┏━━

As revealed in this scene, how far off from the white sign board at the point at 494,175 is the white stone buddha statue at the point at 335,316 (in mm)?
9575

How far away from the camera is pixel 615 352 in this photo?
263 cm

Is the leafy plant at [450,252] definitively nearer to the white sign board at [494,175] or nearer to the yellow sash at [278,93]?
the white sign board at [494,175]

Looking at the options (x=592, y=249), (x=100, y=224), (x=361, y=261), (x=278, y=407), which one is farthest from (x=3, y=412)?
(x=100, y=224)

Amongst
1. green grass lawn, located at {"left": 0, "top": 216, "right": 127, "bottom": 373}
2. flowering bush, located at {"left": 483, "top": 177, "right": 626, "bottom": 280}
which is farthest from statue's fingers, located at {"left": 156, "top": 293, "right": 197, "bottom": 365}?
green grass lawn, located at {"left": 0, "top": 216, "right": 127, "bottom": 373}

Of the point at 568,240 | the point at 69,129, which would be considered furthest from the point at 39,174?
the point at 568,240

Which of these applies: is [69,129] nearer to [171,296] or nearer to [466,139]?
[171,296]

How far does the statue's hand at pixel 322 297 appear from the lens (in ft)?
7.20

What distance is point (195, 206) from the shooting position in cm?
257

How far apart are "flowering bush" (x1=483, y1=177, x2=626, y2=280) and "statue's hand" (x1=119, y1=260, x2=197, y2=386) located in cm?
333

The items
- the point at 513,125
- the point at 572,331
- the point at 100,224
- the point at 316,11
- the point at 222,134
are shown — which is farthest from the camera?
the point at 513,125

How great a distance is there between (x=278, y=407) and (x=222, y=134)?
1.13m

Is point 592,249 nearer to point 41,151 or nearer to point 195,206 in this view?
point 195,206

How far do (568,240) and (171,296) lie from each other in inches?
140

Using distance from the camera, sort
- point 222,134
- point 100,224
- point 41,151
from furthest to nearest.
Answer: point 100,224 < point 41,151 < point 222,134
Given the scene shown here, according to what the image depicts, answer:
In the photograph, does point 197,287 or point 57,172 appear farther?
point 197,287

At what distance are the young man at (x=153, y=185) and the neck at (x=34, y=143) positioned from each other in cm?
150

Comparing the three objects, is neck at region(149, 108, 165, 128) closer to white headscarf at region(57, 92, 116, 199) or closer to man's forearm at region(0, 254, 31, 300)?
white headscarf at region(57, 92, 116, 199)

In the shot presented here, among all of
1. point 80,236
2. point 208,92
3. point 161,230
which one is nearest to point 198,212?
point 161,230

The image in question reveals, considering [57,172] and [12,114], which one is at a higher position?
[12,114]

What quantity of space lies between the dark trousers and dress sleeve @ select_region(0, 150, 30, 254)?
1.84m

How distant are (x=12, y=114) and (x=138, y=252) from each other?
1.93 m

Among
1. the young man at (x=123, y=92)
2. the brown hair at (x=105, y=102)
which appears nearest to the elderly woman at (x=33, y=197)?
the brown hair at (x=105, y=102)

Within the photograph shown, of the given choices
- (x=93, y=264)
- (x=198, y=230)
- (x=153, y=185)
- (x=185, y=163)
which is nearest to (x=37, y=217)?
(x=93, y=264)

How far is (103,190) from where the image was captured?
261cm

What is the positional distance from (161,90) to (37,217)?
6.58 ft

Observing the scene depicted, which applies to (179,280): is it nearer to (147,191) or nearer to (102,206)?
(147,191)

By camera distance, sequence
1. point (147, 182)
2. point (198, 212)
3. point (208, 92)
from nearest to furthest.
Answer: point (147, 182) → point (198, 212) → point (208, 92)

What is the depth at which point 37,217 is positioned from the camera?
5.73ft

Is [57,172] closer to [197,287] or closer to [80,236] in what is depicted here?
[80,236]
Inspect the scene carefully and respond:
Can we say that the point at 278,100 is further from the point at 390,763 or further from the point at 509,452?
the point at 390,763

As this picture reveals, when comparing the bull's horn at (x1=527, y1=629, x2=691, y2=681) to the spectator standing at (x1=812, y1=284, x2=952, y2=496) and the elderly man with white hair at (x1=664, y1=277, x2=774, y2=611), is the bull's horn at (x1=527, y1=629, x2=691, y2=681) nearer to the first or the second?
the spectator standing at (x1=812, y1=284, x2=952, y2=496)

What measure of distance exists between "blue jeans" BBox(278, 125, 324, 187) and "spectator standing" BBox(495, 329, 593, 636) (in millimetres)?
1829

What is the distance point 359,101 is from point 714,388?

┗━━

◆ Request
Render the data above as a Markdown table with the columns Row and Line, skipping blank lines. Begin at the line that contains "Is [57,172] closer" and stop at the end of the data.

◆ Response to the exercise
| Row | Line |
|---|---|
| 1 | Is [57,172] closer to [197,287] or closer to [80,236] in what is depicted here? |
| 2 | [80,236] |
| 3 | Inspect the scene carefully and respond: |
| 4 | Can we say that the point at 278,100 is further from the point at 390,763 or further from the point at 509,452? |
| 5 | the point at 390,763 |
| 6 | As this picture reveals, when comparing the bull's horn at (x1=527, y1=629, x2=691, y2=681) to the spectator standing at (x1=812, y1=284, x2=952, y2=496) and the elderly man with white hair at (x1=664, y1=277, x2=774, y2=611), is the bull's horn at (x1=527, y1=629, x2=691, y2=681) nearer to the first or the second? |
| 7 | the spectator standing at (x1=812, y1=284, x2=952, y2=496) |
| 8 | What measure of distance exists between "blue jeans" BBox(278, 125, 324, 187) and "spectator standing" BBox(495, 329, 593, 636) (in millimetres)? |
| 9 | 1829 |
| 10 | What is the distance point 359,101 is from point 714,388? |